▸ **EXTRAIT**:

«Joseph Kabila» a présidé jeudi 30 juin à Lubumbashi une impressionnante parade militaire à l’occasion de la célébration du 51ème anniversaire de la proclamation de l’indépendance du Congo. L’épithète «impressionnante» pourrait surprendre alors que des bandes armées continuent - depuis plus d’une décennie - à faire couler du sang et des larmes dans les deux provinces du Kivu et dans la Province Orientale. Uniformes impeccables, bottes en cuir bien cirées, fusil automatique AK 47 pimpant neuf. Les soldats des FARDC ont la réputation de ne faire preuve de "bravoure" que lors des parades. Et non pour assurer la défense du territoire national.
La célébration d’un anniversaire est toujours l’occasion d’évaluer le chemin parcouru. Investi le 6 décembre 2006, «Joseph Kabila» a fait son autoévaluation. Dans son allocution à la nation, il s’est félicité du «bilan à mi-parcours» ( ?) des réalisations du programme dit «cinq chantiers du chef de l’Etat». Mi-parcours? Voilà un terme impropre à quelques six mois de la fin de la législature dont la durée est de cinq ans.
Il faut dire que «Kabila», à l’instar de ses prédécesseurs, a fait beaucoup de promesses. Il avait même promis de faire du Congo «la Chine de 2011». Il avait sorti de son chapeau, tel un prestidigitateur, le programme dit «cinq chantiers» : créer des emplois, moderniser les infrastructures de base et les secteurs de l’éducation et de la santé. Sans oublier l’eau courante et l’électricité et le logement. Qu’en est-il des réalisations? Si quelques routes ont certes été réhabilitées grâce notamment aux financements de la Banque mondiale et de l’Union européenne, les secteurs ayant un impact social ont été oubliés. C’est le cas de l’eau et de l’électricité mais aussi de la santé et de l’éducation. Par ailleurs, les Congolais continuent à importer tout ce qu’ils consomment.

▸ **DONNÉES PRÉSENTÉES**:
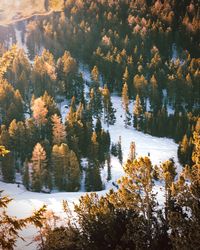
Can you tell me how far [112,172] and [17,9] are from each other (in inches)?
3019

▸ **CONSIGNES**: Traduisez en anglais cette phrase de l'extrait : « La célébration d’un anniversaire est toujours l’occasion d’évaluer le chemin parcouru. » Le matériel n'a aucun rôle dans ce travail.

▸ **VOTRE RÉPONSE**: The celebration of an anniversary is always an opportunity to assess the progress made.